Yesterday I created trying to understand why I was getting a different value
casting an address and just casting a float ..
anyway the reason for this is this code here
Code:
#include<iostream>

using namespace std;

void binaryPrint(unsigned char * buff, int size)
{
	for (int i = (size -1) ; i >= 0 ; i --)
	{
		unsigned char mask = 128;
		for (int j = 0 ; j < 8 ; j ++)
		{
			cout << ((buff[i] & mask) ? "1" : "0");
			mask = mask >> 1;
		}
	}
	cout << endl;
}

void main()
{
	float i;

	i = -100.75f;

	binaryPrint( (unsigned char * ) & i, sizeof(float));

}
My teacher wrote this in class because wanted us to understand how floating point numbers are stored.

But I find it really hard to understand his code.
firstly how is it possible to store an integer into a char type?
is it because all numbers in computer base form is in binary? and because 128 is not greater than 255 the highest number an 8bit can take, I was able to store in a char?

second:
when i declare a type and a location is made for it in memory is it contiguous, so it like an array ?
so for an int, because memory is usually stored in bytes
it will divide and int of size 4bytes into each byte
so it is a 4 by 8 array?
1111 1111
1111 1111
1111 1111
1111 1111
so if i just declared a simple char , because a char size is already a byte it doesn't have divide into up into separate byte..so it is basically
1111 1111
if that is the case
this piece of code:
Code:
void binaryPrint(unsigned char * buff, int size)
{
	for (int i = (size -1) ; i >= 0 ; i --)
	{
		unsigned char mask = 128;
		for (int j = 0 ; j < 8 ; j ++)
		{
			cout << ((buff[i] & mask) ? "1" : "0");
			mask = mask >> 1;
		}
	}
	cout << endl;
}
If bytes are located as arrays, 1d array, 2d array..
were 2 loops used because char *buff is string pointer to an address that holds one byte of data
I don't really understand why i will be initialised to the size of a type..why not start from 0?

when he did buff[i]
so if i have 32 bits in memory:
1000 1111
1100 0001
1001 1011
0011 0101

if i did buff[i]
since i is 4-1 and represents row 4
i am assuming
it just takes
0011 0101 & 1000 0000
0011 0101 & 0100 0000
0011 0101 & 0010 0000

and just ands them together to see which bit is set.after the inner loop is done
it goes to row 3
and does the process again.

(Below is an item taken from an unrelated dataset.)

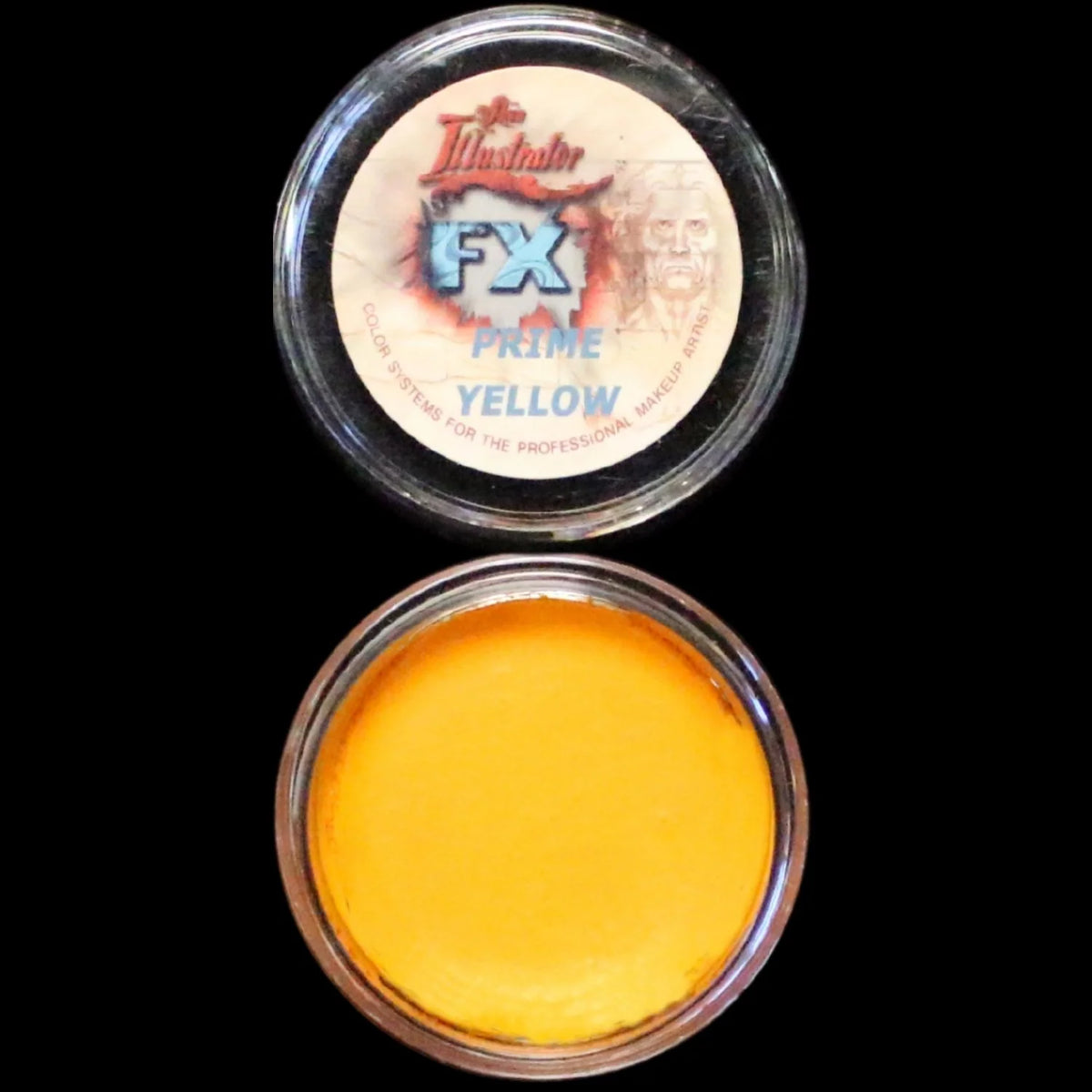 Singles- Prime Yellow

So it does this 32 times.


so let's say instead of converting a float or int - since they are 32bits
i wanted to convert a char
now a char is 8 bits long

1111 0000
if i had a string pointer to an address in memory that holds the binary digits
so buff points to 1111 0000
1111 0000 is essentially a 1d array ..
so why is that when I use just one loop, to check which bits are set it doesn't work ?
Code:
#include <iostream> 
using namespace std ; 

void main() 
{
    char let = 9 ; 

    unsigned char* buff = (unsigned char*)&let;
   
    unsigned char mask = 128 ; 
    int i= 0;
	for(; i<8; i++)
	{
        
        if(buff[i] & mask)
		{
			cout << "1" ;
		}		
		else
		{
			cout << "0" ;
		}
        mask >>=1 ;
		
	}
    
	cout << endl ;
  system("pause") ;
	
}
... Unless
because I am incrementing i..
i am moving to the next row of byte in memory...
so that wouldn't work..
i would have to do buff[0] or *buff for it to work...

please help explain..